The Daily Telegraph

Fate of bridge activist remains a mystery, but his words have given voice to dissent

- By Roland Oliphant and Jenny Pan

ALL over China ordinary people chanted “No to Covid tests! Yes to freedom! No to lies! Yes to dignity” as anger over Xi Jinping’s zero-covid policy boiled over at the weekend.

The words they are repeating on the streets were inspired by a singlehand­ed act of defiance on Oct 13.

A man draped two white banners daubed with large red characters over the parapet of the Sitong road bridge in north-west Beijing.

“We don’t need Covid tests, we need to eat; we don’t need lockdowns, we need freedom; we don’t need lies, we need dignity; we don’t need Cultural Revolution, we need reform; we don’t need leaders, we need votes; we are not slaves, we are citizens,” read one.

The second called for strikes and urged people to “take down dictator Xi Jinping”.

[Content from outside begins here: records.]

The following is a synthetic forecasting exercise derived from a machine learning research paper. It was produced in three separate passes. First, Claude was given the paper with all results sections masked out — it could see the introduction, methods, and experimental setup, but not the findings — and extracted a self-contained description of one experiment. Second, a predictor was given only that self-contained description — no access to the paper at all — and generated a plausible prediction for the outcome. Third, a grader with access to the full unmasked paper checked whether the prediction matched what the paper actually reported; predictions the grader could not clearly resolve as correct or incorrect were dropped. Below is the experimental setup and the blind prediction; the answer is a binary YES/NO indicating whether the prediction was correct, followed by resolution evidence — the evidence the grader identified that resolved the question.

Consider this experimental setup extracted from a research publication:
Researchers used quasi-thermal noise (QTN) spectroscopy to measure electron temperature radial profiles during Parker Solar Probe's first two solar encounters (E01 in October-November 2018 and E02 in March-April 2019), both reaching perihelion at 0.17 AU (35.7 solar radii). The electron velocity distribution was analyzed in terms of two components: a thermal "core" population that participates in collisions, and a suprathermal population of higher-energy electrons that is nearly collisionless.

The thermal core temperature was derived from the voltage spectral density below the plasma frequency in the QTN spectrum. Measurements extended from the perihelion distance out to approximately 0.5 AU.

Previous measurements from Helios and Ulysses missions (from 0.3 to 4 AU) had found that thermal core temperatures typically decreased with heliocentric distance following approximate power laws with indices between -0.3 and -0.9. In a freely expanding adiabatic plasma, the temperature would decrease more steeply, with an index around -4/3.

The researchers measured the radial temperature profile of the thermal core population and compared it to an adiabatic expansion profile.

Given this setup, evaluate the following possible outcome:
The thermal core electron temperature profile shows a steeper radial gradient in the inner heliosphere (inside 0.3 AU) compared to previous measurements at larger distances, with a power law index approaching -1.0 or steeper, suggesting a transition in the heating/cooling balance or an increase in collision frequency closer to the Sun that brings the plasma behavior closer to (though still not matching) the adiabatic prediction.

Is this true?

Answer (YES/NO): NO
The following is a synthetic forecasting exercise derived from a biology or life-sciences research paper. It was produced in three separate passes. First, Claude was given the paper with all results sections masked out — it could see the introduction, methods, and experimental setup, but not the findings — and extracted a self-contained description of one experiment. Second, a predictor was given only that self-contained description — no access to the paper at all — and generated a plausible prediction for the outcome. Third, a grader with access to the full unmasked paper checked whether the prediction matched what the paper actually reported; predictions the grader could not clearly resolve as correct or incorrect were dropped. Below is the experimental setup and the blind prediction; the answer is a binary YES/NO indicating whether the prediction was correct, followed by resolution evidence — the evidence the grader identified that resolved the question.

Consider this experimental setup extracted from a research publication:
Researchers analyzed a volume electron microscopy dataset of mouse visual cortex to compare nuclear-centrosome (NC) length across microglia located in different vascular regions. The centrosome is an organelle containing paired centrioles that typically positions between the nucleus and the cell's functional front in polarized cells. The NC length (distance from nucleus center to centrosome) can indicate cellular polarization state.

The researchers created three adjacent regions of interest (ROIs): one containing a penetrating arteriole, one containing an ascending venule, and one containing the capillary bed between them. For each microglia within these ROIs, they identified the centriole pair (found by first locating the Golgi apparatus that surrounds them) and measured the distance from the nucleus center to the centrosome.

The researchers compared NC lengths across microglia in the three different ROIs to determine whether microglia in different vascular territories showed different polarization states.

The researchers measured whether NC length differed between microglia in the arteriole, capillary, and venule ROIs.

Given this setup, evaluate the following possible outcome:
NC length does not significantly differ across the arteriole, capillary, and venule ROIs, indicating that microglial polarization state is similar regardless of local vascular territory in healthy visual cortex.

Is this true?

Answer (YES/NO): NO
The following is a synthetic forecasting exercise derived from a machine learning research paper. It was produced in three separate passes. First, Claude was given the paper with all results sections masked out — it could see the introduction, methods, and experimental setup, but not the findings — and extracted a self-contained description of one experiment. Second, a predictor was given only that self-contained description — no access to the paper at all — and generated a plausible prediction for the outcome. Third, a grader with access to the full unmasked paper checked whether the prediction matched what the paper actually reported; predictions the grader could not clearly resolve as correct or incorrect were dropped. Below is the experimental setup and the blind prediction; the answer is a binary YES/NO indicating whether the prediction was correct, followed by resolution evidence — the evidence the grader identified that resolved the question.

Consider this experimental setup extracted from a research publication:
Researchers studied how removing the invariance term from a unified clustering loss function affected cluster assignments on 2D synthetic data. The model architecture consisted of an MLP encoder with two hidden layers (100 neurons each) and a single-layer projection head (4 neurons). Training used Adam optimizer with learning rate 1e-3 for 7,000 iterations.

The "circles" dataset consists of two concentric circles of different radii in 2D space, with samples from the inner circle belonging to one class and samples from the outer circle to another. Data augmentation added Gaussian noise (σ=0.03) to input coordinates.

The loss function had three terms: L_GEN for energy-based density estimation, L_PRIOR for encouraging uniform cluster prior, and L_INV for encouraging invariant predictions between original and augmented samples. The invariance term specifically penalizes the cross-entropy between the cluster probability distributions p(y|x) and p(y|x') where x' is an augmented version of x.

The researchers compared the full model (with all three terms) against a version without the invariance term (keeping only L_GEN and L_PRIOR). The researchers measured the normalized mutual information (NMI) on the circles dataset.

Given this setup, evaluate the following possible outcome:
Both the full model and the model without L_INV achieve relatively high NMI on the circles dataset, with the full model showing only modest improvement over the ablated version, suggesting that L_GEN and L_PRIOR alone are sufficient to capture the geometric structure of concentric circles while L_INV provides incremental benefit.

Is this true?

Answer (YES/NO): NO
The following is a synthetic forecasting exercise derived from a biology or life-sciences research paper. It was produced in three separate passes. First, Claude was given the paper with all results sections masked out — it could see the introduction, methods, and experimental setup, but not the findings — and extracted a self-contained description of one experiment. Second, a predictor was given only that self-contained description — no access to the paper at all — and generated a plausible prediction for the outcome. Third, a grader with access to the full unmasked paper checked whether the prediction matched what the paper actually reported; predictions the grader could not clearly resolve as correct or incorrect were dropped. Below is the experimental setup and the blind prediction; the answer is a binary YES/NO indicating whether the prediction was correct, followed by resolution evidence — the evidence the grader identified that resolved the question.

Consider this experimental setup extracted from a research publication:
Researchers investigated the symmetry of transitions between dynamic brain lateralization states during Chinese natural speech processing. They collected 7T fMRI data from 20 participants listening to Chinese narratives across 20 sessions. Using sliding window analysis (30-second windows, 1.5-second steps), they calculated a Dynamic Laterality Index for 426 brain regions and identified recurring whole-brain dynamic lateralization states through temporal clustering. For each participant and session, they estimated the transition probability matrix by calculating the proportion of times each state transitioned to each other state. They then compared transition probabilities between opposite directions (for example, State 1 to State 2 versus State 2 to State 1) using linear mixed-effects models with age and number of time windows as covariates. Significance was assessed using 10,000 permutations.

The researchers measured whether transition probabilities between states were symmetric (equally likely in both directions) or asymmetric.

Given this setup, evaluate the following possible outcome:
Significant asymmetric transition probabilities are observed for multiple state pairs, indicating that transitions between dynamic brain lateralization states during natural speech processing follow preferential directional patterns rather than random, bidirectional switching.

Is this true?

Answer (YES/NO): NO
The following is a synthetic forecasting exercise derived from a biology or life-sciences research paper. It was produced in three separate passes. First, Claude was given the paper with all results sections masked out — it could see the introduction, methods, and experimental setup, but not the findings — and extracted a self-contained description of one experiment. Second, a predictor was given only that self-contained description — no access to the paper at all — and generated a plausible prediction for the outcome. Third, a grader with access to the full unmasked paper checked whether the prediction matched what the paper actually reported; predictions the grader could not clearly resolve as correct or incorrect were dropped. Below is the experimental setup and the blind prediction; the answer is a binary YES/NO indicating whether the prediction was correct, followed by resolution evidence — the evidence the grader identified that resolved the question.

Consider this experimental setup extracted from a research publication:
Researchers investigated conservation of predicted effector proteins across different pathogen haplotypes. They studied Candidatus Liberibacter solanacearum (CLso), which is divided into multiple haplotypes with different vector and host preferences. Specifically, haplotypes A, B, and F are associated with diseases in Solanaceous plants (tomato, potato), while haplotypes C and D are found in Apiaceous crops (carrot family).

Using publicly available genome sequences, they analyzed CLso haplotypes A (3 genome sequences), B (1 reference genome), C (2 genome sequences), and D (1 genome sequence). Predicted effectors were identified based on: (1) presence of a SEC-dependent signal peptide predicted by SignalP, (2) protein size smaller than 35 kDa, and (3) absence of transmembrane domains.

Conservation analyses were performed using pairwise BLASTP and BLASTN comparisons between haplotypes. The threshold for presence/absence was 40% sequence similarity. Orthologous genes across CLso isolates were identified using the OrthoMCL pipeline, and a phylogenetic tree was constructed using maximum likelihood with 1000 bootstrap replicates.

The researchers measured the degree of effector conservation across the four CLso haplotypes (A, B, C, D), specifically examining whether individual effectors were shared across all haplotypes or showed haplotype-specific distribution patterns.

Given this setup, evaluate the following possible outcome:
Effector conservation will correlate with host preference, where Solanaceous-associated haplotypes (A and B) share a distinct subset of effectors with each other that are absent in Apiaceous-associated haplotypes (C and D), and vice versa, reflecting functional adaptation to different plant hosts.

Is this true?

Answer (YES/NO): YES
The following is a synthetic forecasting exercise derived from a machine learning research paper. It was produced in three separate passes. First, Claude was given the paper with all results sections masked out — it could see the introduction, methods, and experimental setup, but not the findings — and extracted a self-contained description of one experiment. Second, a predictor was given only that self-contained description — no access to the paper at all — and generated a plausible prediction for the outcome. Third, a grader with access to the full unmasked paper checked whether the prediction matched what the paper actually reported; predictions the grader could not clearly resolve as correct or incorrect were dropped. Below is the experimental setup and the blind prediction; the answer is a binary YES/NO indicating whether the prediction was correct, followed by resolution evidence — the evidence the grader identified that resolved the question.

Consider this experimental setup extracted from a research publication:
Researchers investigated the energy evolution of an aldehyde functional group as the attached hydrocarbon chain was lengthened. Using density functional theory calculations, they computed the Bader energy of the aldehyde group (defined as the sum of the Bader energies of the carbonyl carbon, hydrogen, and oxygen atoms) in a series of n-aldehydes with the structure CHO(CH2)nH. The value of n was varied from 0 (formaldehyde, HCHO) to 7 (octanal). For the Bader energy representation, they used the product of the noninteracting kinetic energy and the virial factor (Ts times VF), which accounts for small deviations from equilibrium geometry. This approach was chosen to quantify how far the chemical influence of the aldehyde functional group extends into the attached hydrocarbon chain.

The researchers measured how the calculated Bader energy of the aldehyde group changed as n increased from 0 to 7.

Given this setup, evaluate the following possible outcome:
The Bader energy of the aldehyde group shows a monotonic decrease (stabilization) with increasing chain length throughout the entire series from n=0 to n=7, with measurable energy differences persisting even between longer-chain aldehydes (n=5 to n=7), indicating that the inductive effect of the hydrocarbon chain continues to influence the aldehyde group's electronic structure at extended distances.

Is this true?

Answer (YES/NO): NO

At the time, it seemed like an isolated and futile gesture of defiance. The protester was immediatel­y arrested and all mention of the incident was scrubbed from the Chinese internet.

The footage and any related hashtags, including “Sitong bridge” and “Beijing”, were censored, with Wechat accounts frozen for posting pictures. Several rock songs, including Sitong Bridge, were also pulled from the Chinese web. But on Saturday, his words reappeared all over the country – chanted by crowds of young women on Shanghai streets and daubed in red paint on Beijing University campus buildings.

It seems too many drivers had already passed under the flyover on Beijing’s busy third ring road. Too many internet users had already seen and shared the images. And too many had also reposted the quickly removed manifesto he uploaded to the site Researchga­te.

Reposted copies suggest he called for strikes during the party congress, including burning tyres, honking horns and smashing Covid testing stations.

“China is the China of all Chinese people, not Xi Jinping’s China, not the private property of dictators,” he wrote.

He quoted Soviet dissident Alexander Solzhenits­yn: “We know they are lying, they know they are lying, they know we know they are lying, we know they know we know they are lying, but they are still lying.”

Bridge Man’s identity remains unconfirme­d but his stance has led some to liken him to “tank man” – the unknown protester who halted tanks on Tiananmen Square in 1989.

Internet users tried to identify him, focusing on a man who has a background in physics and is a partner at a Beijing technology company.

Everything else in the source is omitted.